Coreografia e figurinos Carlos Pinillos
Música Sergei Prokofiev

Estreia absoluta
Lisboa, Dias da Música — Centro Cultural de Belém
Companhia Nacional de Bailado
27 de abril de 2019


   

Side Story

West Side Story é uma das grandes referências do cinema musical americano. A coreografia de Jerôme Robins, um dos grandes coreógrafos do século XX nos EUA, criada para a música de Leonard Bernstein tornou-se num marco sendo por isso muitas vezes dançada por companhias de dança americanas. A convite da CNB, Miguel Ramalho, bailarino da Companhia, cria Side Story, uma revisitação inspirada em Robins e Bernstein.

 

Coreografia e figurinos Miguel Ramalho
Música Leonard Bernstein
Edição musical Gonçalo Andrade

Estreia absoluta
Lisboa, Dias da Música — Centro Cultural de Belém
Companhia Nacional de Bailado
27 de abril de 2019


   

Lento para quarteto de cordas

Inscrever na dança as emoções que a música pode transmitir é uma das grandes características de Vasco Wellenkamp. Em 2008 o coreógrafo português criou para a CNB um dueto no qual deixou-se inspirar pelas emoções transmitidas pelo registo lírico da Langsamer Satz für Streichquartett (Movimento lento para quarteto de cordas) de Anton Webern.

 

Coreografia Vasco Wellenkamp
Música Anton Webern Langsamer Satz für Streichquartett
Figurinos Liliana Mendonça
Desenho de luz Vasco Wellenkamp e Cristina Piedade

Estreia absoluta
Companhia Nacional de Bailado
Lisboa, 8 de abril de 2008
Teatro Camões

       
       

Dom Quixote II Ato [2.ª Cena]

III Ato

O bailado Dom Quixote é um dos grandes legados do coreógrafo Marius Petipa, que estreou em 1869, na Rússia.
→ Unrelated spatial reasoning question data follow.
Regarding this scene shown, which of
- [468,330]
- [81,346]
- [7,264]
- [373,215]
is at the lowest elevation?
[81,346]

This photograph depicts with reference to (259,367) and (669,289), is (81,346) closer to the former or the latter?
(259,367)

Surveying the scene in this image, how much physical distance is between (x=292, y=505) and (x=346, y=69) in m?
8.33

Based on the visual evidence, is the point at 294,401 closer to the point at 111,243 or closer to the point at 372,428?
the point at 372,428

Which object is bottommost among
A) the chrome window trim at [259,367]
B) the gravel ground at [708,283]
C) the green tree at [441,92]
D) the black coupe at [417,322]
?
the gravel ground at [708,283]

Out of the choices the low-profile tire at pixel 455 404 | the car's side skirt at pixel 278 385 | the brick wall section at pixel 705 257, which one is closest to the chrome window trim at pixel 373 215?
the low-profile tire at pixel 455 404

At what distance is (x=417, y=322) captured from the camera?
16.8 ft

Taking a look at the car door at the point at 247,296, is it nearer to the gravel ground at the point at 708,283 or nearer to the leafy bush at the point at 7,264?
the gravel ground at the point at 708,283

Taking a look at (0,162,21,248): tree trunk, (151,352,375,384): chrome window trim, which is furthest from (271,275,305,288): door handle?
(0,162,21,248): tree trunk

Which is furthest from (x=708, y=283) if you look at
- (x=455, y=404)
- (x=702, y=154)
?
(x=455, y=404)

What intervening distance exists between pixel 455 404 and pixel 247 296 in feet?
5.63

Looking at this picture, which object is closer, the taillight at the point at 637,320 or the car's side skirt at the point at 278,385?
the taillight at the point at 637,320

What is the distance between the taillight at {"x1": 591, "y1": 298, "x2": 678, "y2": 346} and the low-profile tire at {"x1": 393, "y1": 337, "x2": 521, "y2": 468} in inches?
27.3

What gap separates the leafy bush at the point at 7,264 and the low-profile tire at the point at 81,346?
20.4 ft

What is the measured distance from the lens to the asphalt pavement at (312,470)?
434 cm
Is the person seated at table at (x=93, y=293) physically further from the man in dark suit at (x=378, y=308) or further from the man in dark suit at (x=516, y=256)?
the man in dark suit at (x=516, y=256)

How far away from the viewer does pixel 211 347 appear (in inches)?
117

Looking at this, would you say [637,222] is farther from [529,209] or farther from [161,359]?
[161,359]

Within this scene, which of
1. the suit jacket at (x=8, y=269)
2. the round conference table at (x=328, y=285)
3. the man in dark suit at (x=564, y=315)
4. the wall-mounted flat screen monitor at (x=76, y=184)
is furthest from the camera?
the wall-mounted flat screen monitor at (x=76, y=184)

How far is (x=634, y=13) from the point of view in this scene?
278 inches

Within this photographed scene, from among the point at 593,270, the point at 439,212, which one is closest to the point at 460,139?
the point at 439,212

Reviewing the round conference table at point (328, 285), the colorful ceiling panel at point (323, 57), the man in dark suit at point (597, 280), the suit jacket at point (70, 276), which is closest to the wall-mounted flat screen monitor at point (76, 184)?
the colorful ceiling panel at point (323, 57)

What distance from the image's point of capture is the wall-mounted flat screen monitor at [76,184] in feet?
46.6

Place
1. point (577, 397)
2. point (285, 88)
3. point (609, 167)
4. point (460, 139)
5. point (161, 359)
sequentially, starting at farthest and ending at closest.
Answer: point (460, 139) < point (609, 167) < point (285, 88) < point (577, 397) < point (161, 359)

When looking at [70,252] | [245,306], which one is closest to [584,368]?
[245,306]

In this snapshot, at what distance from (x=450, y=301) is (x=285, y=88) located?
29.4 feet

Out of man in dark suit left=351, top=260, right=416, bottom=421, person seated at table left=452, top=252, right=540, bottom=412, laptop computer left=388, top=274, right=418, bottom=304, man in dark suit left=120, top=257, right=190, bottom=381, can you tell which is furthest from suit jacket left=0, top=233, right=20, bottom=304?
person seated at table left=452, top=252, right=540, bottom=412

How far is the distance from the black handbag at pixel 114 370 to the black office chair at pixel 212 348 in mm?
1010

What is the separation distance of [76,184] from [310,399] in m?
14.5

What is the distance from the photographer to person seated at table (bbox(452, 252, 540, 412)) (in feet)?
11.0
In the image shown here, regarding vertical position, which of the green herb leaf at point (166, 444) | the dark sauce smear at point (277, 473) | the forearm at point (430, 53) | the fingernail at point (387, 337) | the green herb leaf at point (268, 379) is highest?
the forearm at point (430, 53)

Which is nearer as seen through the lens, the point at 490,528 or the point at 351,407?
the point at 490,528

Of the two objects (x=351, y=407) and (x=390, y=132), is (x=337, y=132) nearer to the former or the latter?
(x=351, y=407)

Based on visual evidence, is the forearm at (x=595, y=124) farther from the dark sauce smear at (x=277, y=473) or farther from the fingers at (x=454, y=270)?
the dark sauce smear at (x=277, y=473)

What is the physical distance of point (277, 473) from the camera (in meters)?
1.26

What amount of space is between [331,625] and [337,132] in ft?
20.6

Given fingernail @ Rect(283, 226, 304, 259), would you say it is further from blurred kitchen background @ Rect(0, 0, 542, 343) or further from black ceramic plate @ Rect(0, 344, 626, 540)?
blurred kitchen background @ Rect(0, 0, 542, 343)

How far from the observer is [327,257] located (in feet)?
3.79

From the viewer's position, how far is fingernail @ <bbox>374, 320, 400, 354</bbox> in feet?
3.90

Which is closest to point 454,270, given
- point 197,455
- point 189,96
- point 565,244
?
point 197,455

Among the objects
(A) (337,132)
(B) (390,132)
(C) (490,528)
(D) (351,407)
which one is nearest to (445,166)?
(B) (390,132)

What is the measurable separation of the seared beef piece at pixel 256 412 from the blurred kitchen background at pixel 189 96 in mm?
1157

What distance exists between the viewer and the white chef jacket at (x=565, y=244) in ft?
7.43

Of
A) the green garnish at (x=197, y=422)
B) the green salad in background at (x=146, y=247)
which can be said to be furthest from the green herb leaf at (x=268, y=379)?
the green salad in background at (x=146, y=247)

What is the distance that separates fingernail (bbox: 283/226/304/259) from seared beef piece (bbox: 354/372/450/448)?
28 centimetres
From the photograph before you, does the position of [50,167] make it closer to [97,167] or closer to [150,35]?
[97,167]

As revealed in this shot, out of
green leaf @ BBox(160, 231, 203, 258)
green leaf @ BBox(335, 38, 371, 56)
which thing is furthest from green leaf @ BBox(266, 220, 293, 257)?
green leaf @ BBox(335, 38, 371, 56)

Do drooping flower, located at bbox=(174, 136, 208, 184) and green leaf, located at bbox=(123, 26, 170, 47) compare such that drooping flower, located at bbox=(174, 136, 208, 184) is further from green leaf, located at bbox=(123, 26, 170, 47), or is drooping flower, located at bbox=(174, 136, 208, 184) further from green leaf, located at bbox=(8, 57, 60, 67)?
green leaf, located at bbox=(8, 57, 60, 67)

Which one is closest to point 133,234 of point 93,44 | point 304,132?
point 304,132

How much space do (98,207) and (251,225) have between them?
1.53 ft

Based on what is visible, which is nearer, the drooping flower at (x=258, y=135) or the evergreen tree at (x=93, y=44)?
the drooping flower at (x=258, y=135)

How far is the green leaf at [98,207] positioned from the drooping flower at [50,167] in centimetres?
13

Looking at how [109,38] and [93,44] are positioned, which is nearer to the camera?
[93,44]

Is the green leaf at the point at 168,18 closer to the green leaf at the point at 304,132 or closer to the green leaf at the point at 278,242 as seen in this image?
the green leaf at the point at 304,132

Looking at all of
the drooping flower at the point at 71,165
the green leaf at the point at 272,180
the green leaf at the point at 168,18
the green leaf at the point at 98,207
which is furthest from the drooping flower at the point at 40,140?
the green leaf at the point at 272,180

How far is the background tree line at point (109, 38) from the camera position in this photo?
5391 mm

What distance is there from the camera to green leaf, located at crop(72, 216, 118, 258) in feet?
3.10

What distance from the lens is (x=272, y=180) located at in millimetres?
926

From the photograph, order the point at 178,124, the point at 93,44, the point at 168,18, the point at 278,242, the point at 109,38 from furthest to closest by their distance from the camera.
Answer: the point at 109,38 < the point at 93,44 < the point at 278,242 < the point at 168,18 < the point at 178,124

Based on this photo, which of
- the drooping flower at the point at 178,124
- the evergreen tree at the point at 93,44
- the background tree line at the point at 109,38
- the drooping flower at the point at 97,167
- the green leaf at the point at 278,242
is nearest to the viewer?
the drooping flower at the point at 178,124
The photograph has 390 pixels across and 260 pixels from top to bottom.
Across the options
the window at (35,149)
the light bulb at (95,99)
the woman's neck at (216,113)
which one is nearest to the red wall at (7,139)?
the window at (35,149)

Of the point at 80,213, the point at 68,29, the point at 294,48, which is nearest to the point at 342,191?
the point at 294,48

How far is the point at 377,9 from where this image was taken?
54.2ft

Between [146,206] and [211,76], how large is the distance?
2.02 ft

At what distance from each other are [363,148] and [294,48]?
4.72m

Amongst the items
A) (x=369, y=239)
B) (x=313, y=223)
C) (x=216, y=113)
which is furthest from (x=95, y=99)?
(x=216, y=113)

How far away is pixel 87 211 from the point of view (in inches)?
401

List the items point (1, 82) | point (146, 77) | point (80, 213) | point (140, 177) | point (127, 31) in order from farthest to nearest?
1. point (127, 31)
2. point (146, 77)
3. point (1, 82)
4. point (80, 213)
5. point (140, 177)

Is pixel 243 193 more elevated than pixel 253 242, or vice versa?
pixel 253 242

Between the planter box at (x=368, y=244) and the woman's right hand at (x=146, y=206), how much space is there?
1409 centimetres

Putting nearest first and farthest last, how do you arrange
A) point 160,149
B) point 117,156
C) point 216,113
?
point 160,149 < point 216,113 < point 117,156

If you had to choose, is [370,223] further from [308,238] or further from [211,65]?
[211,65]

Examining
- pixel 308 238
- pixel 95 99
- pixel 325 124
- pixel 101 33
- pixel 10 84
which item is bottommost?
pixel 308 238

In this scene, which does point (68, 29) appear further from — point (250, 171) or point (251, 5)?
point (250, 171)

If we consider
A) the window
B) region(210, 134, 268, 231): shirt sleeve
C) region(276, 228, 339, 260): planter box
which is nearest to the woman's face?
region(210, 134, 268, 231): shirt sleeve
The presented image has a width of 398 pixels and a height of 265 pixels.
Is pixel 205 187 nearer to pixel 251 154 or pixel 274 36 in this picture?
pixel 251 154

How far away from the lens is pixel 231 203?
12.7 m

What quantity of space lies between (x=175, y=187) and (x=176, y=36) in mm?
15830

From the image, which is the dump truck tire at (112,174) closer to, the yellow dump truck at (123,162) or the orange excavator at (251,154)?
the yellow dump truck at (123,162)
Em 1900 Alexander Gorski, inspirado em Petipa, apresenta uma nova versão que viria a tornar-se numa referência coreográfica desta obra. Baseado em episódios de Dom Quixote de La Mancha, de Miguel de Cervantes, é um bailado que alterna entre uma natureza realista e popular, com o mundo de fantasia e sonho, dos quais a segunda cena do II ato e o III ato são exemplo.

 

Coreografia Eric Volodine, segundo Alexander Gorski
Música Ludwig Minkus
Argumento Inspirado em Marius Petipa e Miguel de Cervantes
Cenografia e figurinos Alexander Vassiliev
Desenho de luz Richard Caswell

Estreia na Companhia Nacional de Bailado
(integral) Lisboa, Teatro Nacional de São Carlos
24 de março de 1990


       

BIOGRAFIAS

   

COMPANHIA NACIONAL DE BAILADO


Companhia Nacional de Bailado

A Companhia Nacional de Bailado foi criada por iniciativa do Governo de Portugal, em 1977. Ao longo das quatro décadas de existência tem apresentado obras de referência do reportório internacional, quer as incontornáveis do dito clássico, quanto as de coreógrafos como Balanchine, De Keersmaeker, Forsythe, Joos, Kylián, Limon, Van Manen ou Spöerli. Paralelamente tem apostado em encomendas geradoras de uma identidade própria, com especial destaque nos convites a autores portugueses como Armando Jorge, Olga Roriz, Rui Lopes Graça, Vasco Wellenkamp, Rui Horta, Fernando Duarte, Tiago Rodrigues, Victor Hugo Pontes ou Tânia Carvalho. A interligação com distintas áreas da criação artística tem sido, também, uma preocupação de muitas dessas encomendas envolvendo importantes nomes da música, teatro, cinema ou artes plásticas e aproveitando a versatilidade de um elenco, atualmente dirigido artisticamente por Sofia Campos. O desenvolvimento de relações com outras estruturas de criação tem sido também privilegiado como o provam colaborações com as principais orquestras portuguesas e conceituados maestros e instrumentistas nacionais e estrangeiros.